§ **SUPPLIED PASSAGE**
___
A recent study by the Employee Benefit Research Institute found "the percentages of families whose debt payments are excessive relative to their incomes are at or near their highest levels since 1992." The report found that as a result, "even more near-elderly and elderly families are likely to find themselves at risk for severe changes in lifestyle after retirement than past generations."
Housing debt is a major concern. The median outstanding mortgage balance for a 50-to-69-year-old household grew 142 percent in 20 years, from nearly $49,000 in 1992 to $118,000 in 2013, according to data from the not-for-profit Demand Institute. Still some financial experts say racing to retire "mortgage-free" isn't always the best strategy, even as boomers try to lessen their financial burden before they retire.
"A lot of baby boomers aren't on track for retirement, and rushing to pay off a mortgage could be problematic for a lot of them," said Thomas J. Anderson, author of "The Value of Debt in Retirement." Instead, "having a portfolio of cash and conservative, globally diversified investments gives you liquidity and flexibility," he said.
___
§ **INPUT DATA**
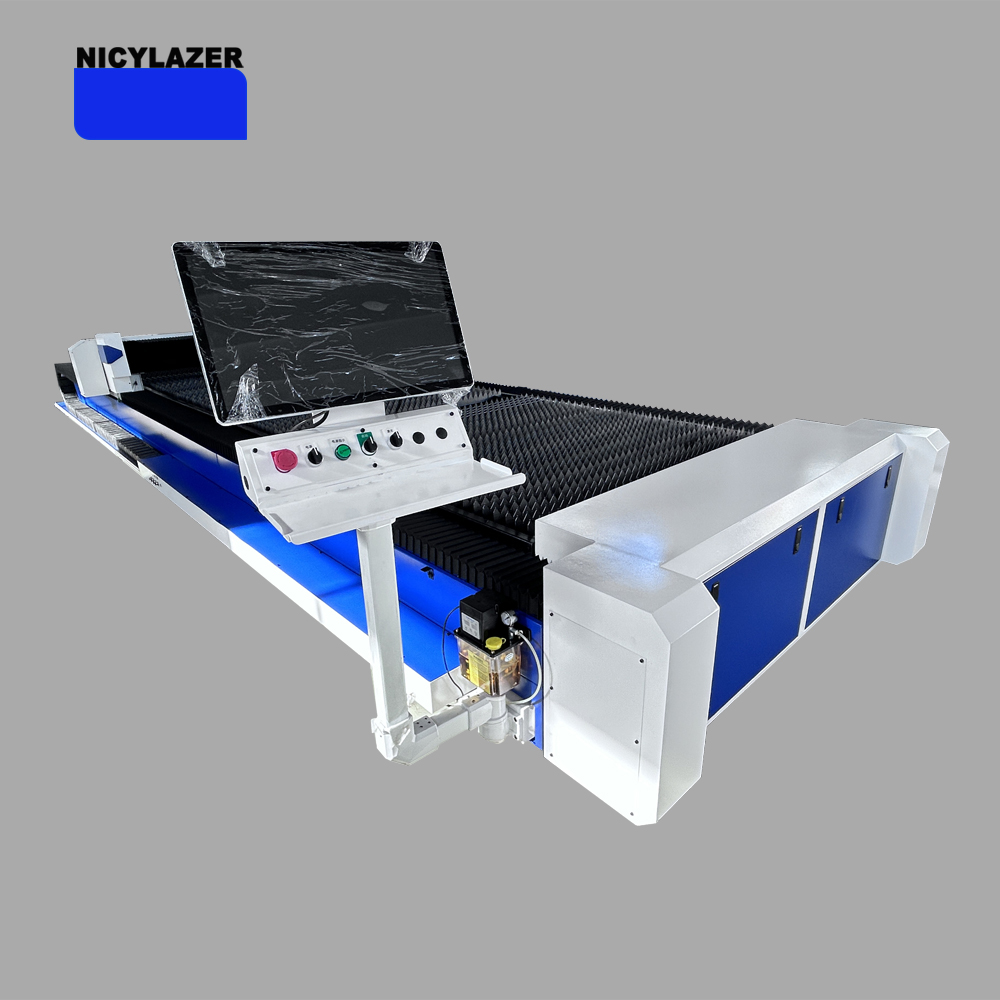 Промышленный станок для лазерн – обзор и цена Industrial Laser Metal Cutter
___
§ **TASK DESCRIPTION**
Continue the passage on near-retirement debt and paying off mortgages, beginning after its final sentence.

§ **RESULT**
Before refinancing into a shorter-term loan or making extra payments to pay off their mortgage, Boomers should make sure they've taken these three steps:
Not all debt is "good," Anderson said. If your goal is to be debt-free, he suggested first paying off any credit card and other high-interest debt.
Paying bills on time and limiting using less than 30 percent of your available credit are also two ways to improve your credit score. An excellent credit score will help to ensure you get the best available rate on your mortgage—if you do decide to refinance at some point.
While you're working continue to put as much as money as you can into your retirement savings and get a tax break.
Remember if you're 50 or older, you can make "catch-up" contributions to your 401(k) and IRA which will add thousands more dollars to your nest egg. With catch-up contributions, someone 50 or older can put up to $24,000 into a 401(k) this year and up to $6,500 in a traditional or Roth IRA.
"Money tied up in the home is illiquid, and prepaying a mortgage makes no sense if you're not maximizing your tax-advantaged retirement savings options, including catch-up contributions," said Greg McBride, chief financial analyst at Bankrate.com.
It's even more important to keep stashing money in an emergency fund in the years leading up to retirement. "Money in the bank will pay the bills, home equity will not," McBride said.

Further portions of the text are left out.